▶ **Page**
::::::
Photo courtesy of the Jesse Stuart Foundation
Jesse Stuart Pyramid Trio
Stuart wrote on the back of this photograph, “Jane Stuart on one side and Faisal Farra from Syria, on the other. Both are my students. I have Jane in creative writing.”As the author of several notable autobiographical and fictional works about education and life in rural northeastern Kentucky, and the youngest school superintendent to ever serve in the state (at the ripe age of 26), Jesse Stuart and his life and writings have always been treasured and inspirational stories of teaching and country living in the foothills of Appalachia.
Nobody could keep a pen out of his hand—along with several hundred published short stories, poems and novels, Stuart’s correspondence included tens of thousands of letters—or his irrepressible personality out of a school. Even after Stuart had achieved national and international acclaim in his prolific literary career—for books such as The Thread That Runs So True, an account of the author’s early teaching experiences in his native Greenup County; Taps for Private Tussie, a fictional dark comedy about an extended family that helps a widow spend the insurance money she receives after her husband is killed in World War II; and Man with a Bull-Tongue Plow, a collection of poetry which, along with early published short stories, garnered the author a Guggenheim Fellowship—he took a position as principal at McKell High School in Greenup County for the 1956-57 school year when he was 49—a position he previously had held from 1933 to 1937.
While Stuart will forever be associated with his lifelong home in W-Hollow and the students he influenced, these images don’t capture the wanderlust with which the author was afflicted, says James Gifford, the CEO and senior editor at the Jesse Stuart Foundation and co-author of the biography Jesse Stuart: An Extraordinary Life, which was culled from more than 20,000 letters written to or by Stuart that Gifford keeps in a walk-in vault adjacent to his office at the foundation.
Stuart was as much at home on the road traveling to foreign lands, which included stops in more than 70 countries and every state in the continental United States, as he was in the classroom or entertaining a seemingly ceaseless supply of unexpected fans at his Greenup County home. His travels stand in stark contrast to his rural persona.
::::::
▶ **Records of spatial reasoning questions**
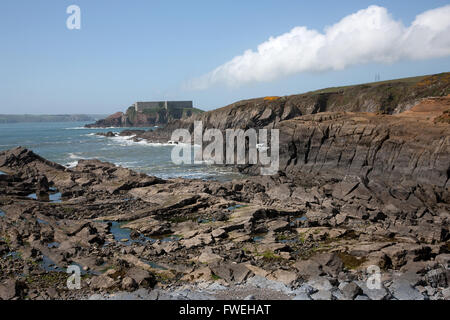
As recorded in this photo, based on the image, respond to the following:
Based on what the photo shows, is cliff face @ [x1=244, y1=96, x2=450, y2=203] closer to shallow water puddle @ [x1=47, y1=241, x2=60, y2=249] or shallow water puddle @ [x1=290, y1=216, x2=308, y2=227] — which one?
shallow water puddle @ [x1=290, y1=216, x2=308, y2=227]

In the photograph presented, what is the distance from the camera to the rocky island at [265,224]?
19.2m

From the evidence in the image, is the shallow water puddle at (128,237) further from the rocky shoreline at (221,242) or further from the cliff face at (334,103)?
the cliff face at (334,103)

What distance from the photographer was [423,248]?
2159cm

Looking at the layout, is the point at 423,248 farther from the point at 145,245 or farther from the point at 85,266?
the point at 85,266

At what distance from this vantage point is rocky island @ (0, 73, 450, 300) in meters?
19.2

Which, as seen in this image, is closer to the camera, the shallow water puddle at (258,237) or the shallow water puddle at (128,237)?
the shallow water puddle at (258,237)

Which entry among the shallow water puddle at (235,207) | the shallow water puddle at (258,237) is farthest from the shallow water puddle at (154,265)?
the shallow water puddle at (235,207)

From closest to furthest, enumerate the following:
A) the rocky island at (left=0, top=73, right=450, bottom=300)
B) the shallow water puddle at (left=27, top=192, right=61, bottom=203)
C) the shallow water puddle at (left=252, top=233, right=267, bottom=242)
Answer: the rocky island at (left=0, top=73, right=450, bottom=300) → the shallow water puddle at (left=252, top=233, right=267, bottom=242) → the shallow water puddle at (left=27, top=192, right=61, bottom=203)

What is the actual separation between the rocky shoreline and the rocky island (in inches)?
4.0

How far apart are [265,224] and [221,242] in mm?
4689

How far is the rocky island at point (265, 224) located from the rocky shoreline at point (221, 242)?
10 centimetres

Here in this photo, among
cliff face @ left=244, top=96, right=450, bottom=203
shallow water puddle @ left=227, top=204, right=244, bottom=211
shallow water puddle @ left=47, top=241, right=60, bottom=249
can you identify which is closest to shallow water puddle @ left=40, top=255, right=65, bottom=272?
shallow water puddle @ left=47, top=241, right=60, bottom=249
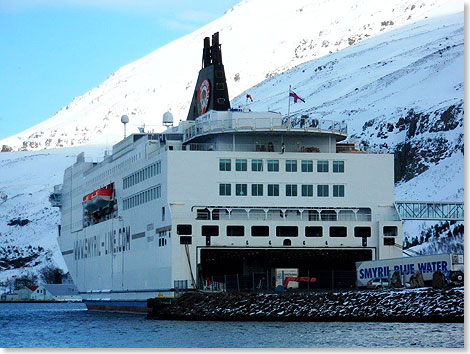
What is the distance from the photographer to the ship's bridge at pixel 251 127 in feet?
198

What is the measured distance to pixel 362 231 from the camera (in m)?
59.7

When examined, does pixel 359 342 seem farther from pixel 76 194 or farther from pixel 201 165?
pixel 76 194

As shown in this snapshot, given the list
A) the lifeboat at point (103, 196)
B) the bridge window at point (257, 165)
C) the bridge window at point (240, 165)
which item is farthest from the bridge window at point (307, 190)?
the lifeboat at point (103, 196)

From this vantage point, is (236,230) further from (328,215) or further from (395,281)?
(395,281)

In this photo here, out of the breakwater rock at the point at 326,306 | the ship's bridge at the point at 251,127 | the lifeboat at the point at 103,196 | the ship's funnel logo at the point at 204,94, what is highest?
the ship's funnel logo at the point at 204,94

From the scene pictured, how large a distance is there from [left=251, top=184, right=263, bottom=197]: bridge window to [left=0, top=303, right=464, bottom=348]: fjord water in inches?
352

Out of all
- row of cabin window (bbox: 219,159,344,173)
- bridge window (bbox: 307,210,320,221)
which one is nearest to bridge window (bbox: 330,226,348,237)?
bridge window (bbox: 307,210,320,221)

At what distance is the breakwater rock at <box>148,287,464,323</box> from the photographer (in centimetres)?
4631

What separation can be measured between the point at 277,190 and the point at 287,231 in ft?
6.71

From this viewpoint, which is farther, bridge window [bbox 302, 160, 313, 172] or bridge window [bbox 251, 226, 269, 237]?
bridge window [bbox 302, 160, 313, 172]

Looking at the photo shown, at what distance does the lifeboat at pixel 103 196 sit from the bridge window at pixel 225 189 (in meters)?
14.7

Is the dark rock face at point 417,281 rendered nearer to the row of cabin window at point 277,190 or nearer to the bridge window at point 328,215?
the bridge window at point 328,215

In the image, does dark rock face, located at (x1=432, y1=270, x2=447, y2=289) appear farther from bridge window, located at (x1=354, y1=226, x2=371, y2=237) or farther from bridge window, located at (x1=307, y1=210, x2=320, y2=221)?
bridge window, located at (x1=307, y1=210, x2=320, y2=221)

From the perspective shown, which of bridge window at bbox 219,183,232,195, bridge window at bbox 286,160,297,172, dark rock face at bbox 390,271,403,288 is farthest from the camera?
bridge window at bbox 286,160,297,172
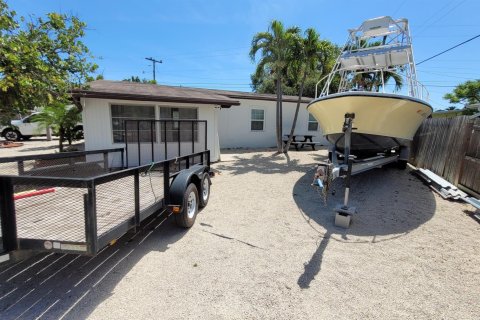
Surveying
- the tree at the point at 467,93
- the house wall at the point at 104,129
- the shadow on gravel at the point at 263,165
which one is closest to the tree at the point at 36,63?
the house wall at the point at 104,129

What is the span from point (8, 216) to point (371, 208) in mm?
5824

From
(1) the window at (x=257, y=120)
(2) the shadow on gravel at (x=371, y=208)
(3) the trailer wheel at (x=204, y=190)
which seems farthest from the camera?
(1) the window at (x=257, y=120)

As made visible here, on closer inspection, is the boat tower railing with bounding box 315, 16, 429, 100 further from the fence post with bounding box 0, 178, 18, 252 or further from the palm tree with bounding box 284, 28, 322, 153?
the fence post with bounding box 0, 178, 18, 252

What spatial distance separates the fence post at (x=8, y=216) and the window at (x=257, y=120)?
1287 cm

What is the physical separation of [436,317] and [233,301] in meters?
2.01

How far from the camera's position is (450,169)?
6.56 metres

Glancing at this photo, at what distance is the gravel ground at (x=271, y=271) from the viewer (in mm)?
2520

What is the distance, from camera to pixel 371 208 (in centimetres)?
541

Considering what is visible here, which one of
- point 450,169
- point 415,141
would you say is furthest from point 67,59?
point 415,141

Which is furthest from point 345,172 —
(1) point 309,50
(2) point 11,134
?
(2) point 11,134

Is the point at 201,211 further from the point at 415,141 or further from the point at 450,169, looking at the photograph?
the point at 415,141

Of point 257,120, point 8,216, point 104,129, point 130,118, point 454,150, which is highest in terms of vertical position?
point 257,120

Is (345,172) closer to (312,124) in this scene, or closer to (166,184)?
(166,184)

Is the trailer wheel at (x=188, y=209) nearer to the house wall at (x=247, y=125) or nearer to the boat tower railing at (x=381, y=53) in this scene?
Result: the boat tower railing at (x=381, y=53)
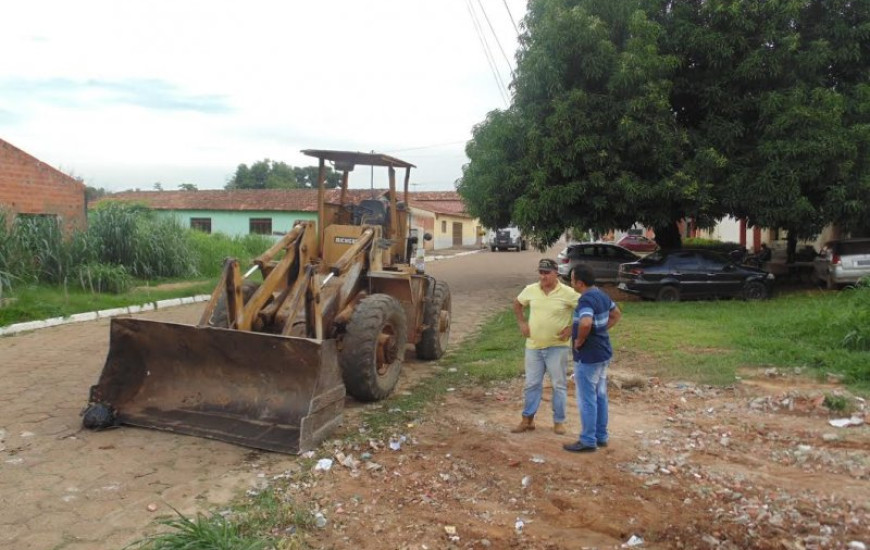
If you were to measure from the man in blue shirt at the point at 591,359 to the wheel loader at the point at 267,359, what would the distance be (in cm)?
204

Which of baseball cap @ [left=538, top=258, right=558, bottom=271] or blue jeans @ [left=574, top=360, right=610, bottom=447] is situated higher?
baseball cap @ [left=538, top=258, right=558, bottom=271]

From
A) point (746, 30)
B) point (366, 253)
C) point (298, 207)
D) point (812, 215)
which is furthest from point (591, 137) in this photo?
point (298, 207)

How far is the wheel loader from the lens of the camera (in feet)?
18.3

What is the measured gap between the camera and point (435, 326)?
8.98 meters

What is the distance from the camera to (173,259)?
17844mm

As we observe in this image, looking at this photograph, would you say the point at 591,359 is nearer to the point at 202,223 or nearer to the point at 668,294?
the point at 668,294

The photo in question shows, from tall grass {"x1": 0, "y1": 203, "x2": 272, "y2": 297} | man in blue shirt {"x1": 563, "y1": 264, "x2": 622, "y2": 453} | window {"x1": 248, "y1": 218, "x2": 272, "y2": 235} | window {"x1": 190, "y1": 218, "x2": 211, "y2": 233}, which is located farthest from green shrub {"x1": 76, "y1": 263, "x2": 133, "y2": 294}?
window {"x1": 190, "y1": 218, "x2": 211, "y2": 233}

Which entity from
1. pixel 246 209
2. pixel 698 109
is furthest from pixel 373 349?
pixel 246 209

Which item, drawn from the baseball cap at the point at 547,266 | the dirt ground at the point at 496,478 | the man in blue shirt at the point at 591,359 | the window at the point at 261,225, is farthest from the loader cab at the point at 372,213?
the window at the point at 261,225

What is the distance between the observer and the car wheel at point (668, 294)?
15273mm

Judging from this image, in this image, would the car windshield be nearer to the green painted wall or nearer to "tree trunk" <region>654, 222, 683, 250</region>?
"tree trunk" <region>654, 222, 683, 250</region>

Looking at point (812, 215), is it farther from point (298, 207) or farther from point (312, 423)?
point (298, 207)

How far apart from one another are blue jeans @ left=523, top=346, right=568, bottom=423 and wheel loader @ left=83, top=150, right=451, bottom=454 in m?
1.60

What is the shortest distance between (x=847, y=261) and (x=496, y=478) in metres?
13.8
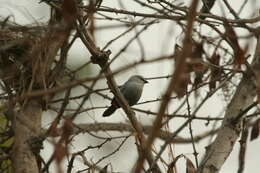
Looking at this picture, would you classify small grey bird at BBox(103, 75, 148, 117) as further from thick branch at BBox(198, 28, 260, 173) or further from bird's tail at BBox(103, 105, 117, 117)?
thick branch at BBox(198, 28, 260, 173)

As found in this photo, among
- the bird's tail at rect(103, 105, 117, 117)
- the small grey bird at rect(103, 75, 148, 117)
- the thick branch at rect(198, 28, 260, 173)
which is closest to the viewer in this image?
the thick branch at rect(198, 28, 260, 173)

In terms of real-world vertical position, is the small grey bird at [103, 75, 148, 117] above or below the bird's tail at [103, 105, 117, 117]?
above

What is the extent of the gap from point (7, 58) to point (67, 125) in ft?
8.09

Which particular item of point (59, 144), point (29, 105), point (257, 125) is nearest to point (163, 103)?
point (59, 144)

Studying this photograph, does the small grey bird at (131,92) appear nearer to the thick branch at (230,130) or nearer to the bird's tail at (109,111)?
the bird's tail at (109,111)

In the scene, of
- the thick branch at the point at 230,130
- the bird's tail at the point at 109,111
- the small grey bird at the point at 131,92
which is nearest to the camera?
the thick branch at the point at 230,130

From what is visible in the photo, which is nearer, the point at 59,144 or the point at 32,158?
the point at 59,144

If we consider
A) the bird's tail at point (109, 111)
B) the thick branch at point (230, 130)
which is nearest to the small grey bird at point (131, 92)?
the bird's tail at point (109, 111)

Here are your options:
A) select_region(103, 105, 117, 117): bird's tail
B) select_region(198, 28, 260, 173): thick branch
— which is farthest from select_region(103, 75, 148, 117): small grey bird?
select_region(198, 28, 260, 173): thick branch

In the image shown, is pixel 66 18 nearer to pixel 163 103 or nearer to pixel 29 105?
pixel 163 103

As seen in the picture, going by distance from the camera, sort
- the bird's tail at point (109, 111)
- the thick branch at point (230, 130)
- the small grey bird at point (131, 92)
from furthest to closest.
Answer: the small grey bird at point (131, 92) < the bird's tail at point (109, 111) < the thick branch at point (230, 130)

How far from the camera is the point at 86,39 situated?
2.62 m

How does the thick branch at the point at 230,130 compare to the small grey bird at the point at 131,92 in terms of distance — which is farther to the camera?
the small grey bird at the point at 131,92

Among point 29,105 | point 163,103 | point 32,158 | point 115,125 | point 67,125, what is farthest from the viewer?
point 115,125
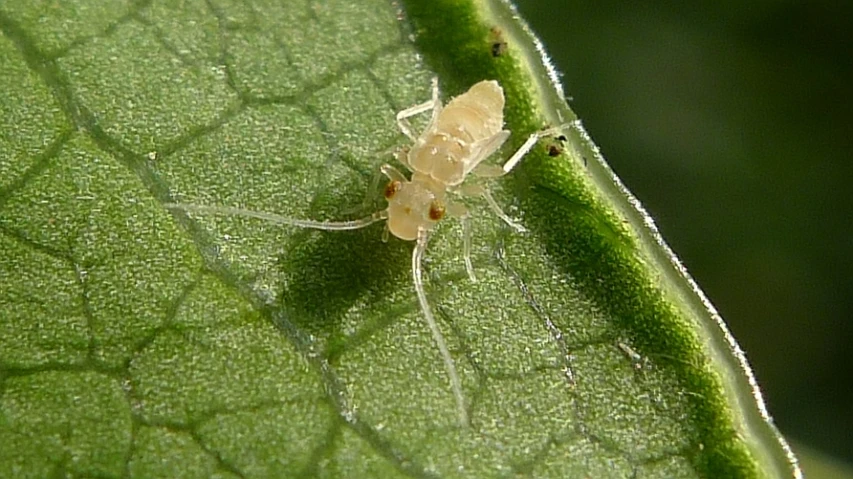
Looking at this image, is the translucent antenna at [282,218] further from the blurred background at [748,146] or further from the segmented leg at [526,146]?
the blurred background at [748,146]

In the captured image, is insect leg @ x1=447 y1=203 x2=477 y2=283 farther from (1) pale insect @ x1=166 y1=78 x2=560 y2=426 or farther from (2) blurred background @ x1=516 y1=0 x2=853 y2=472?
(2) blurred background @ x1=516 y1=0 x2=853 y2=472

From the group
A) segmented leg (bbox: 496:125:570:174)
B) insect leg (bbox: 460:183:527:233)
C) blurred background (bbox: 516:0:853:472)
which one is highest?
segmented leg (bbox: 496:125:570:174)

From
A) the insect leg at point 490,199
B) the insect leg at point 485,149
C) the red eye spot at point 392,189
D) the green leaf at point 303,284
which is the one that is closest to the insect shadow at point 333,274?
the green leaf at point 303,284

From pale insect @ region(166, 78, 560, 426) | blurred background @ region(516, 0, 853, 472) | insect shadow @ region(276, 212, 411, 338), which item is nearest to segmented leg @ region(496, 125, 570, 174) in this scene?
pale insect @ region(166, 78, 560, 426)

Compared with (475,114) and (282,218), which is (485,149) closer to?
(475,114)

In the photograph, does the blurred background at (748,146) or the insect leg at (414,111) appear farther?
the blurred background at (748,146)

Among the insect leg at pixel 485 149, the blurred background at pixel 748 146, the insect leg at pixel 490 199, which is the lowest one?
the blurred background at pixel 748 146

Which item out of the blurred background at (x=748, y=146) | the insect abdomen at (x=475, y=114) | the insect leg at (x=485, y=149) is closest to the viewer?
the insect abdomen at (x=475, y=114)

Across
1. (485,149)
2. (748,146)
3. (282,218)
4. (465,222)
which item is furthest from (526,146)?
(748,146)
::::::
▶ **Exercises to complete**
(1) Transcribe the Jesse Stuart article from "Photo courtesy of" to "foothills of Appalachia.".
(2) Go on with the Jesse Stuart article from the point where it stops.

▶ **Outputs for the tasks**
(1)
Photo courtesy of the Jesse Stuart Foundation
Jesse Stuart Pyramid Trio
Stuart wrote on the back of this photograph, “Jane Stuart on one side and Faisal Farra from Syria, on the other. Both are my students. I have Jane in creative writing.”As the author of several notable autobiographical and fictional works about education and life in rural northeastern Kentucky, and the youngest school superintendent to ever serve in the state (at the ripe age of 26), Jesse Stuart and his life and writings have always been treasured and inspirational stories of teaching and country living in the foothills of Appalachia.

(2)
“Like all of us, we’re all bundles of contradictions. We’re all not what we appear to be, and Stuart’s image as a country guy isn’t necessarily a correct image, but it’s the one that he tried to sell,” Gifford said. “His image as a sort of Paul Bunyan-like character, a larger-than-life teacher of America—that helped him sell books. And I know a lot of teachers in the ’40, ’50s and ’60s read those books and took them as the gospel truth. He became a kind of heroic figure that stood behind a lot of teachers in the classroom.”
Stuart first got bitten by the travel bug when he became a Guggenheim fellow in 1937 and was afforded the luxury to study and write in Scotland for 14 months. From that vantage point, the young author visited nearly every European country and had countless adventures, including being a guest of Lord and Lady Astor.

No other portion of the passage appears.